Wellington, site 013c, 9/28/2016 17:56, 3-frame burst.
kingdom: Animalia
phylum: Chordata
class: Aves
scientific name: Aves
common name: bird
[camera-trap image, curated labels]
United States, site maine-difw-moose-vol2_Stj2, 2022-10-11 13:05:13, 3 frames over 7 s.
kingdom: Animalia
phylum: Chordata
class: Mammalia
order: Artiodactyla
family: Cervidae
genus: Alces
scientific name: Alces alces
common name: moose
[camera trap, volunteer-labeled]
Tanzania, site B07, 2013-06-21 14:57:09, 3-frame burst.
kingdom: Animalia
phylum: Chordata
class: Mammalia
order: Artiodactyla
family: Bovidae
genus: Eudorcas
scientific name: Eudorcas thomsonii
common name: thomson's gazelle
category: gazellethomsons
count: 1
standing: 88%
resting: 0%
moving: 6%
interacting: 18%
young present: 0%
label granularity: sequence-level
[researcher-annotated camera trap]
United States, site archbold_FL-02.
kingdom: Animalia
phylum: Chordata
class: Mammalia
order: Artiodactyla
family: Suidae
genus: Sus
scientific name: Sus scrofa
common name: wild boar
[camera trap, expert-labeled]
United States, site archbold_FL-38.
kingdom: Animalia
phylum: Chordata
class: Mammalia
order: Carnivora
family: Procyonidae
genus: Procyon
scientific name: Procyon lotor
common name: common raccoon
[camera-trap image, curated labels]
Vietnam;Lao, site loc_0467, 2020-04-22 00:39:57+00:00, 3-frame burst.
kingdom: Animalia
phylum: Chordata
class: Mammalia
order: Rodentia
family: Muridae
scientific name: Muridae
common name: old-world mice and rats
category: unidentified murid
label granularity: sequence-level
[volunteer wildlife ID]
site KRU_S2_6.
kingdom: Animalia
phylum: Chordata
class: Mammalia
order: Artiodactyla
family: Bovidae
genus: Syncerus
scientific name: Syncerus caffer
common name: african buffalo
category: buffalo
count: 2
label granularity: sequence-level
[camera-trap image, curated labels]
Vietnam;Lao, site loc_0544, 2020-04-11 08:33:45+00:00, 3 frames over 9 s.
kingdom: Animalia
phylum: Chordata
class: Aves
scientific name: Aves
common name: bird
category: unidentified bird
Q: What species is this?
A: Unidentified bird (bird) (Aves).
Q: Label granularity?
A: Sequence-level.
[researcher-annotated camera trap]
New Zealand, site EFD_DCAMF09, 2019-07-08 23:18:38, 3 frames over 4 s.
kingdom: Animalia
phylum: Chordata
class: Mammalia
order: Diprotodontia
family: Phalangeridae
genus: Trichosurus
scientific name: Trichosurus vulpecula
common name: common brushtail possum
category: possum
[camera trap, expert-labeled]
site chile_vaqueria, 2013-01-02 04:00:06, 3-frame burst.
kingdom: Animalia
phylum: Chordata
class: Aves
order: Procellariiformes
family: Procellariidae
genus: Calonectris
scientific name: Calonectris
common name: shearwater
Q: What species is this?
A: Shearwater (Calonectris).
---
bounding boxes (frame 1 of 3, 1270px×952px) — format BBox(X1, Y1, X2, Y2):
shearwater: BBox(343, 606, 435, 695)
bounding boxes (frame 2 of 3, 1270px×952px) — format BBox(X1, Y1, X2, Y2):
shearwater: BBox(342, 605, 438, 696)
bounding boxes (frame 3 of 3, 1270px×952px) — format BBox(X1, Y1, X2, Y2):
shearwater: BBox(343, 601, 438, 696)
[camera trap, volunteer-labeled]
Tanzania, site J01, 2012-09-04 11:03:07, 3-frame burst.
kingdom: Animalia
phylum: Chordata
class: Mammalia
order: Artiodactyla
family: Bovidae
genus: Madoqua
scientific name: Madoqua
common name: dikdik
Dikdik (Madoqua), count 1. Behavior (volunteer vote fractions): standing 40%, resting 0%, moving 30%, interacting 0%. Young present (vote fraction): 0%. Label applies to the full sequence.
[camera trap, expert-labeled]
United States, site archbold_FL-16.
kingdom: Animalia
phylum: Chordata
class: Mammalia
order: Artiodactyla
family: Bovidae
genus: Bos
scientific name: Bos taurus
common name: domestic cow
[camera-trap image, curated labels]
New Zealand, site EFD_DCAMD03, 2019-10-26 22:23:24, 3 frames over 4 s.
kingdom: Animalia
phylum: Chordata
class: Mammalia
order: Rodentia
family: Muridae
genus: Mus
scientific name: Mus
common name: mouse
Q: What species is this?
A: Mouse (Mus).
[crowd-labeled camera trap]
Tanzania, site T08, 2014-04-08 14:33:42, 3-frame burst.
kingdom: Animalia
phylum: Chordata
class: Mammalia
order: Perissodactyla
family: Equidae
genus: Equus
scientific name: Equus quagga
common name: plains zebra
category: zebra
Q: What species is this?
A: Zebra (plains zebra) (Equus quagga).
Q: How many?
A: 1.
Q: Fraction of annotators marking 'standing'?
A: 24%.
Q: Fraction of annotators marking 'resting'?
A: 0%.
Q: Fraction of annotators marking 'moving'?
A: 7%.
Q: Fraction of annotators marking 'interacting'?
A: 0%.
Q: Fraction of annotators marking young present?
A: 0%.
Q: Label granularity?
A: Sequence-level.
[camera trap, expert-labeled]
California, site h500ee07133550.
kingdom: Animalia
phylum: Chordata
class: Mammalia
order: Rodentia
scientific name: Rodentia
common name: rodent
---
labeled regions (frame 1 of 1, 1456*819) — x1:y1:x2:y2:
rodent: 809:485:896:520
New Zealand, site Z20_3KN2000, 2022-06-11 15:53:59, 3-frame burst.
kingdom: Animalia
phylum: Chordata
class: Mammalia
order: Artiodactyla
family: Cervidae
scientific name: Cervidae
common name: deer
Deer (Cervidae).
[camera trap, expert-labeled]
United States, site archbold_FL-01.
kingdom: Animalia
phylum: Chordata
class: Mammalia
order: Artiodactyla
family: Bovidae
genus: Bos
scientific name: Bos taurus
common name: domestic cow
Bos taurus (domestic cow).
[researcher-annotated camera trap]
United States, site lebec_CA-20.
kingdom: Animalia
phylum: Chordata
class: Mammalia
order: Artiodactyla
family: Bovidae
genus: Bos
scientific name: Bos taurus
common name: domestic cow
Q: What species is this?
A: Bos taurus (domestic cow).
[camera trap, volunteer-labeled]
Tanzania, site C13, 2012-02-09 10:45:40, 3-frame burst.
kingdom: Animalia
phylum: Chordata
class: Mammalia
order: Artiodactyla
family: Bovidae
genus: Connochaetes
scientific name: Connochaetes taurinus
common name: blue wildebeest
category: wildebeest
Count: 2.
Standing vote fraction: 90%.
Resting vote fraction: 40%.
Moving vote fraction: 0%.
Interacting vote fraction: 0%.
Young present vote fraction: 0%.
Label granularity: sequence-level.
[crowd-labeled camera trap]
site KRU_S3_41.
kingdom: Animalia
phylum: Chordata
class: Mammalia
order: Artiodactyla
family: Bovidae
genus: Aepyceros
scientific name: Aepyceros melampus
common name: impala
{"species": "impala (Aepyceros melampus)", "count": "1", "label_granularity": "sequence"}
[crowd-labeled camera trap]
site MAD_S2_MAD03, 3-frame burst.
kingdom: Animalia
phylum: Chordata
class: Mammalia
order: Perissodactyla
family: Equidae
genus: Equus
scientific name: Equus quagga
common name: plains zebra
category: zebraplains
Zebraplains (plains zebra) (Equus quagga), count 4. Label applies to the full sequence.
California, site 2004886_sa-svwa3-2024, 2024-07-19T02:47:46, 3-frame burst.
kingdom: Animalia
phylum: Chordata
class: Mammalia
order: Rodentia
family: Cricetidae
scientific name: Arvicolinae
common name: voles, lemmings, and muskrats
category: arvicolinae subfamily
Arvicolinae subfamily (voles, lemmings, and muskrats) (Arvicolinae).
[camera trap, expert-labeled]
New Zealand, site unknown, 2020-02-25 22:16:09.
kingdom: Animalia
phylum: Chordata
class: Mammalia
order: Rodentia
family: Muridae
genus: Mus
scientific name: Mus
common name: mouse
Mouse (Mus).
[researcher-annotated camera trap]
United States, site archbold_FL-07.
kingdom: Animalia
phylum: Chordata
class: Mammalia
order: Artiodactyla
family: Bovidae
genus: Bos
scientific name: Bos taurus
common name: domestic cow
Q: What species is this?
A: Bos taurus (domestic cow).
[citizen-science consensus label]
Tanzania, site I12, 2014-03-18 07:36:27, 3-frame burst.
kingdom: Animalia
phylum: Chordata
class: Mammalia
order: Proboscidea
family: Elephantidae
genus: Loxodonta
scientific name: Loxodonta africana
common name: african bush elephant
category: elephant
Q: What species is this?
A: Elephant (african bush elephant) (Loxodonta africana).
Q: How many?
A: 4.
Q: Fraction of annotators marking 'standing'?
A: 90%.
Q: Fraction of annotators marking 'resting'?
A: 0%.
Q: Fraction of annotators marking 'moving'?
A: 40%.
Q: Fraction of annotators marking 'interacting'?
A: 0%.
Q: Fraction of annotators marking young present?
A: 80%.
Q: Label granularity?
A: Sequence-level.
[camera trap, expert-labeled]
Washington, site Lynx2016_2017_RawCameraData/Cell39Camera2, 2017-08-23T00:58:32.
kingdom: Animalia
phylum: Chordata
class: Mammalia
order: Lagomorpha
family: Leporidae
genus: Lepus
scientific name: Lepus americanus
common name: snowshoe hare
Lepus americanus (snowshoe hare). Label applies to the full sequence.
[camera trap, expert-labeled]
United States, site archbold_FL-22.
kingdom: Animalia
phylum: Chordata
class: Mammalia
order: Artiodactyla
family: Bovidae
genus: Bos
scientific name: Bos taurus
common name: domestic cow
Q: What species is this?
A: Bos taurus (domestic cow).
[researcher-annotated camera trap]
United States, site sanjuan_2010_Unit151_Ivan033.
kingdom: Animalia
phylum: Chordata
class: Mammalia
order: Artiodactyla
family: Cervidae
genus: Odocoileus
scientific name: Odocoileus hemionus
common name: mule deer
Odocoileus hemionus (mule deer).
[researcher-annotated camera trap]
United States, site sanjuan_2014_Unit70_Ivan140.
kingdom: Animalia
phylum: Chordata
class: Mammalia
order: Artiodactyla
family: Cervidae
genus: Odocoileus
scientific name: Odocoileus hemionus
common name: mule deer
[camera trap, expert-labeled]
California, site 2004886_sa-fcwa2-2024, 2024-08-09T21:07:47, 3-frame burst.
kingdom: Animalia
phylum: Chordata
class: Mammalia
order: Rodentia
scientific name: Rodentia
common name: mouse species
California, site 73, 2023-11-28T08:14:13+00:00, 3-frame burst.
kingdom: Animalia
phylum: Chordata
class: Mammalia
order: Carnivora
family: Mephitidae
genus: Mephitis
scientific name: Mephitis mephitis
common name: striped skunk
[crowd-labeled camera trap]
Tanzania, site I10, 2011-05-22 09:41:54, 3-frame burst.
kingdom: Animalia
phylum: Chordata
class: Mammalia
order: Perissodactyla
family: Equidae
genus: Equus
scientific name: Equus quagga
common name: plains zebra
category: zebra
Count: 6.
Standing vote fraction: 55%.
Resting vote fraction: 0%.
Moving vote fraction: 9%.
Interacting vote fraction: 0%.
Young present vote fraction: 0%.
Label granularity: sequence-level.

● Work item
Would you copy out every line in the records that includes the string "Vietnam"?

● Solved exercise
Vietnam;Lao, site loc_0467, 2020-04-22 00:39:57+00:00, 3-frame burst.
Vietnam;Lao, site loc_0544, 2020-04-11 08:33:45+00:00, 3 frames over 9 s.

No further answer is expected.